I choose one of the two generator polynomials in binary Golay code with 23-length. For instance $g(x) = (x^{11} + x^{10} + x^6 + x^5 + x^4 + x^2 + 1)$ . Does there exist any $k \in N$ such that $g(x)$ divide $(x^5 + x + 1)^k$ over $\frac{Z_2(x)}{ \langle x^{23} -1 \rangle}$ ? If there is, find one.
P.S.-I hope that I've written the commands right and you can easily read what I wanted to. My apologies in case I haven't.
Unless I misunderstood the question the answer is negative for a rather simple reason.

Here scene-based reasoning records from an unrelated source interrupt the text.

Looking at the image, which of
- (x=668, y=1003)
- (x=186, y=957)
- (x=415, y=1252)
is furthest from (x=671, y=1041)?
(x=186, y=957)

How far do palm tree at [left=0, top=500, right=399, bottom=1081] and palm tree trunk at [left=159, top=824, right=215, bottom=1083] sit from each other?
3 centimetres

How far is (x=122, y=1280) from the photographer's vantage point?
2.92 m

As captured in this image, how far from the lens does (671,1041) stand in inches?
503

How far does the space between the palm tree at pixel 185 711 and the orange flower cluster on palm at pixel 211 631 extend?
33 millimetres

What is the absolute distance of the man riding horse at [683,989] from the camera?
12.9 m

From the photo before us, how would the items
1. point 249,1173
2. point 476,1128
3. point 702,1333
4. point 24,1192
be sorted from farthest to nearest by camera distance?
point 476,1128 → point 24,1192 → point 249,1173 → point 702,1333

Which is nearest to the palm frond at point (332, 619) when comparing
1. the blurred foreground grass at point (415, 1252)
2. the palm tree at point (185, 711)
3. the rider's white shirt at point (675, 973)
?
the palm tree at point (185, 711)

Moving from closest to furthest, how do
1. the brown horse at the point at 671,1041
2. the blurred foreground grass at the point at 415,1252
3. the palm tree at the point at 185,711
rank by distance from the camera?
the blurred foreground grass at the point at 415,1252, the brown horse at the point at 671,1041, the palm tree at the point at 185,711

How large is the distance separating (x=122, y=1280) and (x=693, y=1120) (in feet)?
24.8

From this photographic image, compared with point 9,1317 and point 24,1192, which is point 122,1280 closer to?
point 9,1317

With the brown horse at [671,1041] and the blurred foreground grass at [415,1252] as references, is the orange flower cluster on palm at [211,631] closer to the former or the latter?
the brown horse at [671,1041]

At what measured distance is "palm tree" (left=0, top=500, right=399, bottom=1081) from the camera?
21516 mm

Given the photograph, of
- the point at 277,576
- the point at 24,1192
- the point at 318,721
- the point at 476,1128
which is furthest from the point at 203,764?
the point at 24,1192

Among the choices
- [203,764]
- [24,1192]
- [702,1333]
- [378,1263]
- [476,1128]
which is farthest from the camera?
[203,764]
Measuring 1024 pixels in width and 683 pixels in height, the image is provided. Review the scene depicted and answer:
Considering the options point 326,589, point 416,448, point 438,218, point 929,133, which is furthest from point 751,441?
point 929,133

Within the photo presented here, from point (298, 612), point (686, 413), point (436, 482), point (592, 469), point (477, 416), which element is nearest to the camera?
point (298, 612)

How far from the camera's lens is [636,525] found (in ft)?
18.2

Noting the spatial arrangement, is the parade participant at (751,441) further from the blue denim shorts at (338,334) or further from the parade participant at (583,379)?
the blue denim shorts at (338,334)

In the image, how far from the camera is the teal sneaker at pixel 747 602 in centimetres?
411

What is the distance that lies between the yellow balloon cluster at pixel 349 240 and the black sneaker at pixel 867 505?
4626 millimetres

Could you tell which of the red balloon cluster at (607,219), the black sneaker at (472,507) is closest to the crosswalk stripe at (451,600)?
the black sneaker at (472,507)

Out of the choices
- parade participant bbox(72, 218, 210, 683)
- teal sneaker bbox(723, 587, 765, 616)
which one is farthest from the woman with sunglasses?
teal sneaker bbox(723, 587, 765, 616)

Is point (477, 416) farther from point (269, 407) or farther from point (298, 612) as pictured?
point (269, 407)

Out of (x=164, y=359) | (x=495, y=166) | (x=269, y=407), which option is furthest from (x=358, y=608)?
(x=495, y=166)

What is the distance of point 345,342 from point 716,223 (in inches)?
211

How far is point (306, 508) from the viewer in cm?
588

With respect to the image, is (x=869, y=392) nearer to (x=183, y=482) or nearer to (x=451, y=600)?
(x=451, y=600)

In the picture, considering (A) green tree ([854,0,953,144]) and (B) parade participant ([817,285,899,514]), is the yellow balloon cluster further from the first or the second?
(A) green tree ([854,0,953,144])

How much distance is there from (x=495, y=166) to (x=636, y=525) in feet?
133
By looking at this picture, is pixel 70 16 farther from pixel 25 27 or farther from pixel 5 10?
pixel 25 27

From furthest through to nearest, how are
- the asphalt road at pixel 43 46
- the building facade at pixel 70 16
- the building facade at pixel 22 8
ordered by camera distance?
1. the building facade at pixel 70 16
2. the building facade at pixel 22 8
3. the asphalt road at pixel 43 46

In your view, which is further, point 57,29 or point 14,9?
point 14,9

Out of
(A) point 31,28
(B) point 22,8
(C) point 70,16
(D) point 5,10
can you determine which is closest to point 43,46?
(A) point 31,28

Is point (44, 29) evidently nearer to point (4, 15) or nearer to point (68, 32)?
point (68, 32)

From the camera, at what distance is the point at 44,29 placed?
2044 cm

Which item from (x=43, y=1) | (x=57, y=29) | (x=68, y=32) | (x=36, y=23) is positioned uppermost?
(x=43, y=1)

Over $\Bbb{Z}_2$ we have the factorization $$ x^{23}-1=(x+1) \left(x^{11}+x^9+x^7+x^6+x^5+x+1\right) \left(x^{11}+x^{10}+x^6+x^5+x^4+x^2+1\right). $$ This means that $x^5+x+1=(x^2+x+1)(x^3+x^2+1)$ has no common factors with $x^{23}-1$, and is therefore a unit in the quotient ring $R=\Bbb{Z}_2[x]/\langle x^{23}-1\rangle$. The units form a group, so we can immediately conclude that $(x^5+x+1)^k$ is a unit of $R$ for all $k\in\Bbb{N}$.
But $g(x)$ is a factor of $x^{23}-1$ so its (polynomial) multiples form a proper ideal $G$ of $R$ ($G$ is the Golay code, really). Obviously the ideal $G$ cannot contain any units of $R$ proving the claim.